These are use cases that are interesting for us to support. Browsers certainly have bugs, and developers certainly would be well-served by being able to work around them. We'll keep these challenges in mind with the proposal that follows.

A Proposal

By default, servers should receive only the user agent's brand and significant version number. Servers can opt-into receiving information about minor versions, the underlying operating system's major version, and details about the underlying architecture and device. The user agent can make reasonable decisions about how to respond to sites' requests for more granular data. We might accomplish this as follows:

  1. Browsers should deprecate the User-Agent string over time, initially locking bits of its value, and ramping up over time to lock the entire string to something generic for the device type. Chrome could perhaps send the following for mobile, regardless of the underlying device type:

    Mozilla/5.0 (Linux; Android 9; Unspecified Device) AppleWebKit/537.36 (KHTML, like Gecko) Version/4.0 Chrome/71.1.2222.33 Mobile Safari/537.36

    And the following for desktop, similarly irrepspective of the underlying device:

    Mozilla/5.0 (Windows NT 10.0; Win64; x64) AppleWebKit/537.36 (KHTML, like Gecko) Chrome/71.1.2222.33 Safari/537.36

    These strings would stay static, adding cruft to every request from now until forever.

    We can ratchet this deprecation over time, beginning by freezing the version numbers in the header, then removing platform and model information as developers migrate to the alternative mechanisms proposed below.

  2. Similarly, user agents would freeze the navigator.appVersion, navigator.platform, navigator.productSub, navigator.vendor, and navigator.userAgent attributes to appropriate values for the frozen User-Agent string.

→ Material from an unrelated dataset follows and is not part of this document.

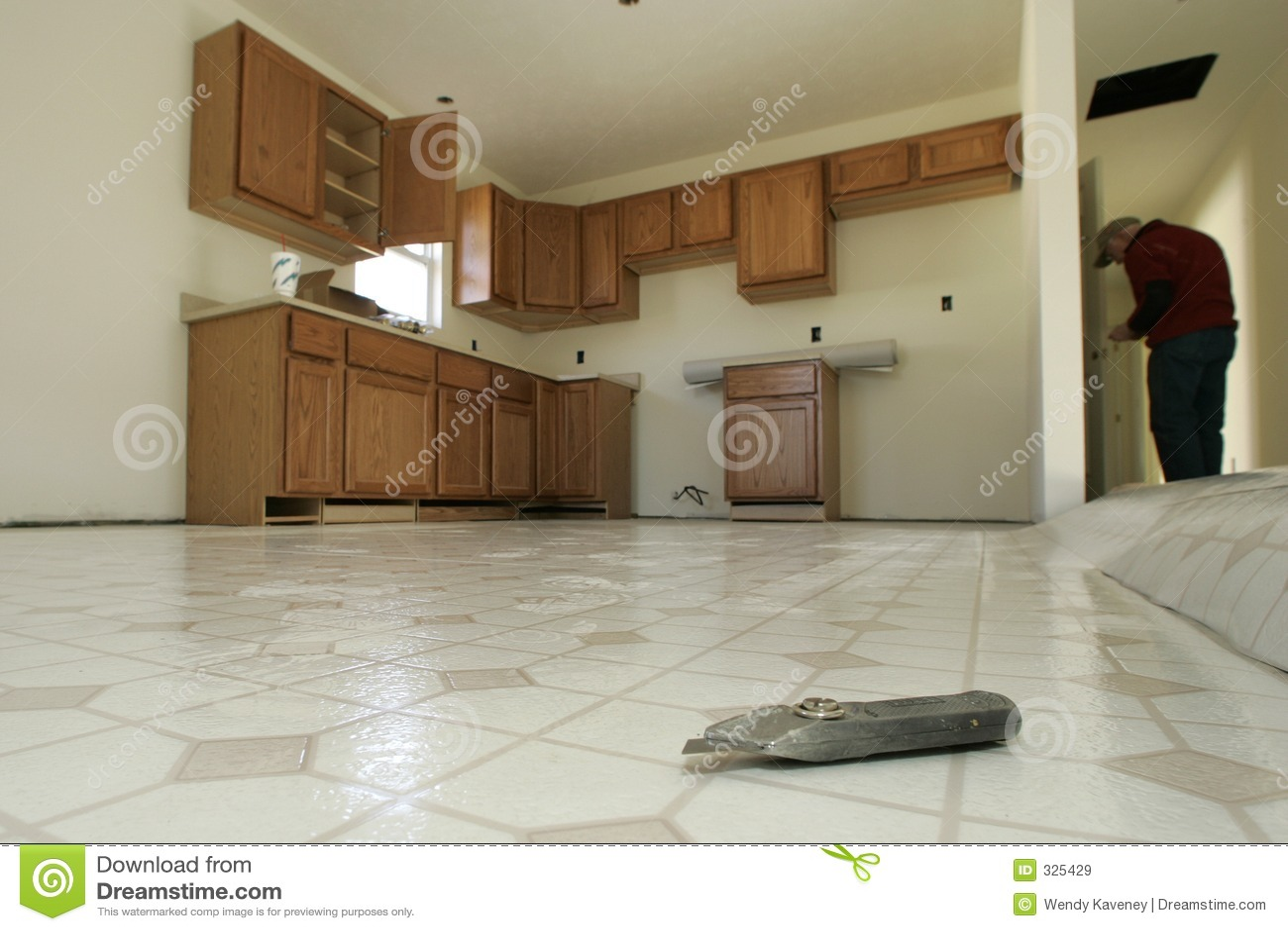 Fußboden Küche ~ Küche fußboden einbau stockbild bild von zubehör arbeiter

  3. Browsers should introduce several new Client Hint header fields:

    1. The Sec-CH-UA header field represents the user agent's brand and significant version. For example:

      Sec-CH-UA: "Chrome"; v="73"

      Note: See the GREASE-like discussion below for how we could anticipate the inevitable lies which user agents might want to tell in this field.

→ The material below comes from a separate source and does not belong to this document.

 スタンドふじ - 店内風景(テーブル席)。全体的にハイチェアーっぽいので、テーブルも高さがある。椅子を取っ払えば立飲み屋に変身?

    2. The Sec-CH-UA-Platform header field represents the platform's brand and major version. For example:

      Sec-CH-UA-Platform: "Windows"
    3. The Sec-CH-UA-Arch header field represents the underlying architecture's instruction set and width. For example:

      Sec-CH-UA-Arch: "ARM64"
    4. The Sec-CH-UA-Model header field represents the user agent's underlying device model. For example:

      Sec-CH-UA-Model: "Pixel 2 XL"
    5. The Sec-CH-UA-Mobile header field represents whether the user agent should receive a specifically "mobile" UX.

      Sec-CH-UA-Mobile: ?1
    6. The Sec-CH-UA-Full-Version header field represents the user agent's full version.

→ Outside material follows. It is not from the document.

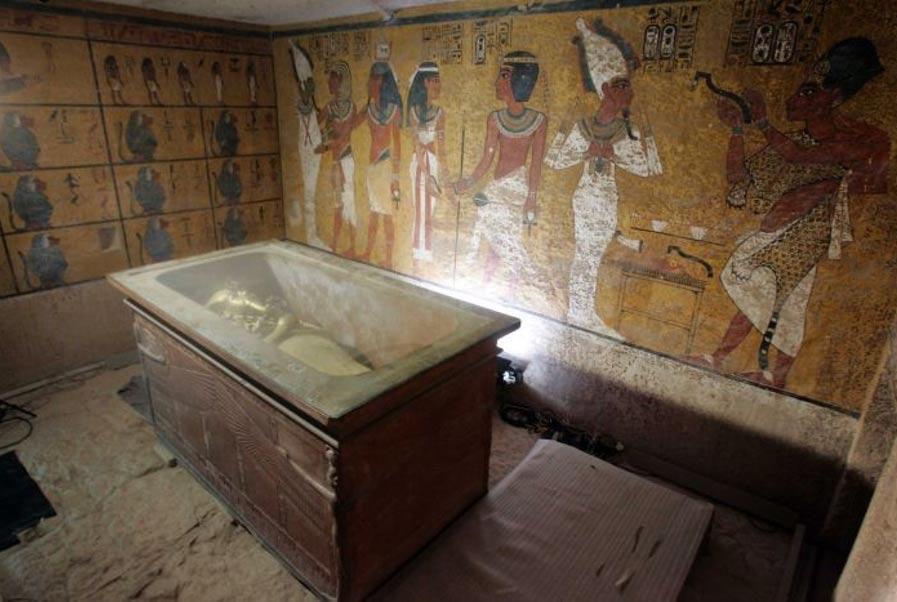 Portada-En esta tumba subterránea se puede observar el sarcófago de piedra que contiene la momia del rey Tut. Fotografía: Nasser Nuri.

      Sec-CH-UA-Full-Version: "73.1.2343B.TR"
  4. These client hints should also be exposed via JavaScript APIs, perhaps hanging off a new navigator.getUserAgent() method as something like:

    interface mixin NavigatorUA {
      [SecureContext] NavigatorUAData getUserAgent();
    };
    
    Navigator includes NavigatorUA;
    
    dictionary UADataValues {
      DOMString platform;         // "PhoneOS"
      DOMString platformVersion;  // "10A"
      DOMString architecture;     // "ARM64"
      DOMString model;            // "X644GTM"
      DOMString uaFullVersion;    // "73.32.AGX.5"
    };
    
    dictionary NavigatorUABrandVersionDict {
      required DOMString brand; // "Chrome"
      DOMString version;        // "73"
    };
    
    interface NavigatorUAData {
      readonly attribute FrozenArray<NavigatorUABrandVersionDict> brand;     // [ { brand: "Chrome", version: "73" } ]
      readonly attribute boolean mobile;                                     // false
      Promise<UADataValues> getHighEntropyValues(sequence<DOMString> hints); // { "PhoneOS", "10A", "ARM64", "X644GTM", "73.32.AGX.5" }
    };

    User agents can make intelligent decisions about what to reveal in each of these attributes. Top-level sites a user visits frequently (or installs!) might get more granular data than cross-origin, nested sites, for example. We could conceivably even inject a permission prompt between the site's request and the Promise's resolution, if we decided that was a reasonable approach.

User agents will attach the Sec-CH-UA header to every secure outgoing request by default, with a value that includes only the significant version (e.g. "Chrome"; v="69"). They will also attach Sec-CH-UA-Mobile headers by default. Servers can opt-into receiving more detailed UA information using the other available Client Hints, by delivering an Accept-CH header opt-in, that includes the information they are interested in.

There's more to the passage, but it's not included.